- _Action item_: The entries below are to be copied exactly, with every picture left out.

-----

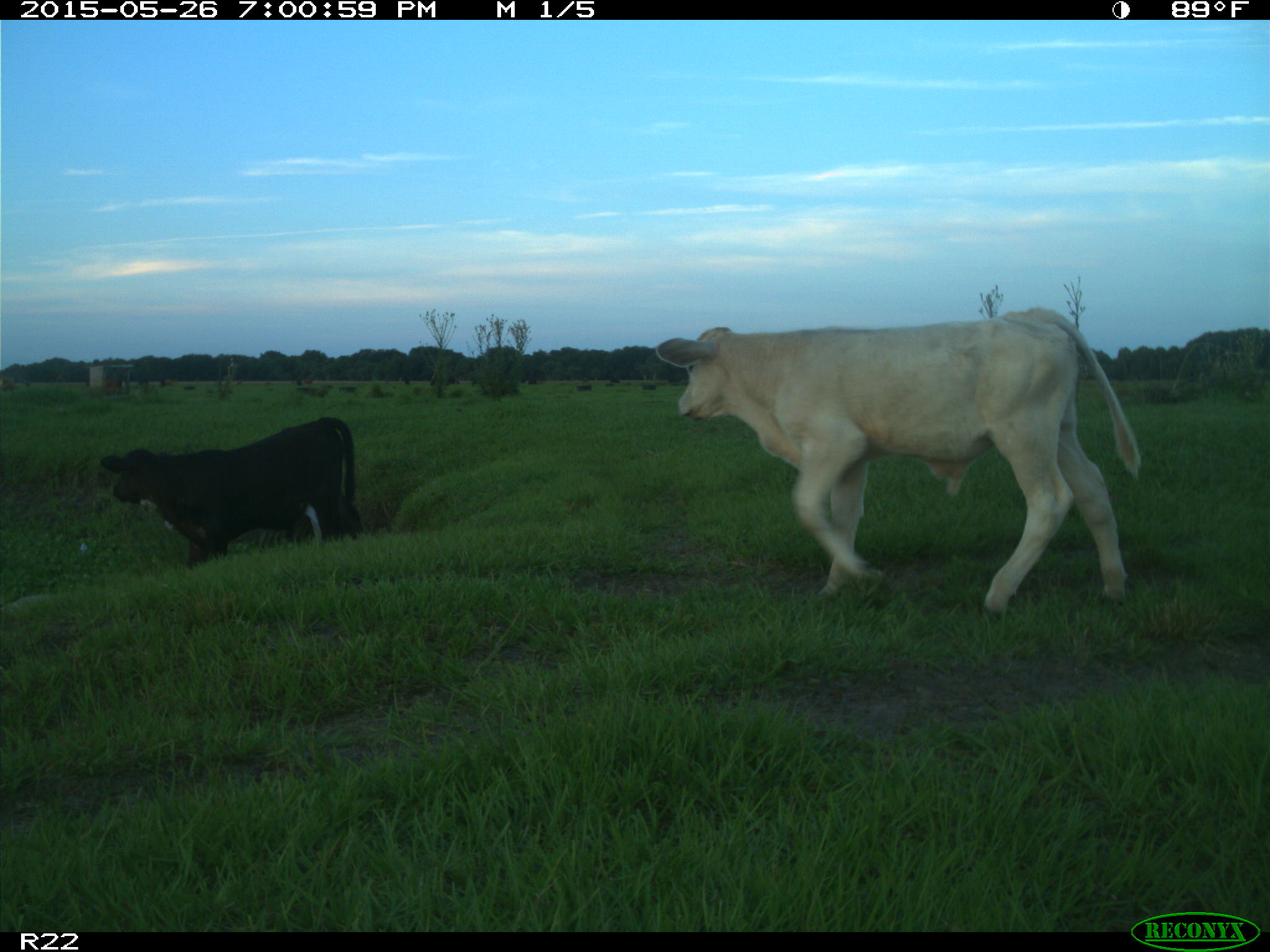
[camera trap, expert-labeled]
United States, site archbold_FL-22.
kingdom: Animalia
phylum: Chordata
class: Mammalia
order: Artiodactyla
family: Bovidae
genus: Bos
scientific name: Bos taurus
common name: domestic cow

-----

- _Task answer_:
[camera trap, expert-labeled]
United States, site archbold_FL-22.
kingdom: Animalia
phylum: Chordata
class: Mammalia
order: Artiodactyla
family: Bovidae
genus: Bos
scientific name: Bos taurus
common name: domestic cow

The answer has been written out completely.